第10节
  进城卖农货只收一文,若算成商贾,则要按量算,最少交五文,是什么全靠城卫说。
  观阳县只有一条主街,中间是县衙,东边卖各类杂货,小店林立,西边则高档些,都是大店,同样是酒楼、茶馆、客栈,西边的普遍是两层高,设雅间。

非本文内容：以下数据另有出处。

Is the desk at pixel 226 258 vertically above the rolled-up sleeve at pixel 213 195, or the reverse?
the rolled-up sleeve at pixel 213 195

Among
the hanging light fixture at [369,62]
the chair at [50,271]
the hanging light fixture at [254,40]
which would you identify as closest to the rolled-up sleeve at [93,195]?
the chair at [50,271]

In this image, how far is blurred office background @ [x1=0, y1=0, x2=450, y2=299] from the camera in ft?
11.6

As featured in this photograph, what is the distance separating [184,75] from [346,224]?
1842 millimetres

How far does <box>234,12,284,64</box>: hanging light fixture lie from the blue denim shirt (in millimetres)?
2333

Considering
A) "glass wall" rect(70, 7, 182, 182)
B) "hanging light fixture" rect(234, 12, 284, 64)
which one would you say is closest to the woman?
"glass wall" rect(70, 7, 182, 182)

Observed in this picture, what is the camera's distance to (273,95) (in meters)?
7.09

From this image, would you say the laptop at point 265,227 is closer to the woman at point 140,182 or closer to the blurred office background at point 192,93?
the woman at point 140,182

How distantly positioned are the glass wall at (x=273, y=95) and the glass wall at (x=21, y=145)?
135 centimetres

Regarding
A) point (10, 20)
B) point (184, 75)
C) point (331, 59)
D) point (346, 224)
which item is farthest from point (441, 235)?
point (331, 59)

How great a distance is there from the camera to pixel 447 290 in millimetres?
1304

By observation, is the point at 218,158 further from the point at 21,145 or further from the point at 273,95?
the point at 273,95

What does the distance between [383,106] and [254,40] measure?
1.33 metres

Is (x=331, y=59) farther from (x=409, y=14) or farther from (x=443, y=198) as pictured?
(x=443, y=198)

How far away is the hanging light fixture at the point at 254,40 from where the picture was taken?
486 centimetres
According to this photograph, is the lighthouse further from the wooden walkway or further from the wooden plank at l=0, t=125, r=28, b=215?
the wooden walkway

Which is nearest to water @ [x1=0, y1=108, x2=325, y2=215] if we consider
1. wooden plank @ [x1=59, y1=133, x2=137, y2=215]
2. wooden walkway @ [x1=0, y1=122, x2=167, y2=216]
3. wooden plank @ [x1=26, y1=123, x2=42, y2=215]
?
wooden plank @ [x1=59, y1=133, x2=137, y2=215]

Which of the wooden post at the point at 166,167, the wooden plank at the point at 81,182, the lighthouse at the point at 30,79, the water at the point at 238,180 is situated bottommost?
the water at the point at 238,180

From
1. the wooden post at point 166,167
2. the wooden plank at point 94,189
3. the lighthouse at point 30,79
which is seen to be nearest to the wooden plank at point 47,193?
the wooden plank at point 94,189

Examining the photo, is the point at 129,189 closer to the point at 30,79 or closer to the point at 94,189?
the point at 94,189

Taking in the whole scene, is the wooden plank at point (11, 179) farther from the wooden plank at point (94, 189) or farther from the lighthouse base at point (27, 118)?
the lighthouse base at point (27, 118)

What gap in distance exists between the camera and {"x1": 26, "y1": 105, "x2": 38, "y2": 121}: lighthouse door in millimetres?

当铺、书局、卖胭脂水粉的店铺、药铺、绸缎庄都在西边,肉铺、面馆、粮油店、馒头铺、测字算卦的、杂货铺等都在东边。
  流动的菜摊,在东街的最东边。
  大宅采购,平民买菜,全在这边,一大早挎篮子的、推车的,把小道挤得水泄不通。
  在这儿找固定摊位卖菜,也得交钱,按面积算,小摊三文,大摊五文,早来早占,若想固定要最靠西的好摊位,按月交钱。
  卢栩想了想,先交了三文试卖,他找了个卖果子的中间。
  这季节只有晚熟的樱桃,早熟的桃杏和桑葚,还有些他叫不出名的小野果,都不便宜。
  能买起水果的,八成也不会嫌弃他的田螺贵。
  果然,没一会儿就有人来采购了,他见人挑完果子付了钱,就开始喊卖田螺,“秘制田螺,咸香辣鲜,好吃下饭,配菜下酒,老少咸宜,不好吃不要钱喽——”
  可别人一问价,再看看是田螺,大多都走了。
  卢栩无奈。
  好在没多大会儿就来人问了。
  “你这田螺怎么卖呀?”有个背着胳膊带小厮购菜的中年人凑过来问,他穿着绸衣,人长得富态,还带着小厮,一看就家境很好。
  卢栩递上去一兜:“十文一兜,先尝后买,不好吃不要钱。”
  对方捏了一颗,一嘬没了,一看就会吃。片刻后,他捏了捏胡子评价道:“人常道清明螺,塞肥鹅,你这螺季节虽晚了,胜在滋味还不错。”
  卢栩:“……”
  没想到还有现成的广告词!
  他认同地点点头,随即问,“您说的是,您来多少?”
  中年人顺嘴就道:“来十包吧。”
  卢栩开心应了,将田螺小心地装进对方小厮的装菜篮子里。
  待人走了,他挠挠头,看看旁边摊位的水果,忽地笑了。要是让他爸妈看到他为了几文钱这么狗腿谄媚,挣了钱也舍不得买了桃吃,不知会作何感想。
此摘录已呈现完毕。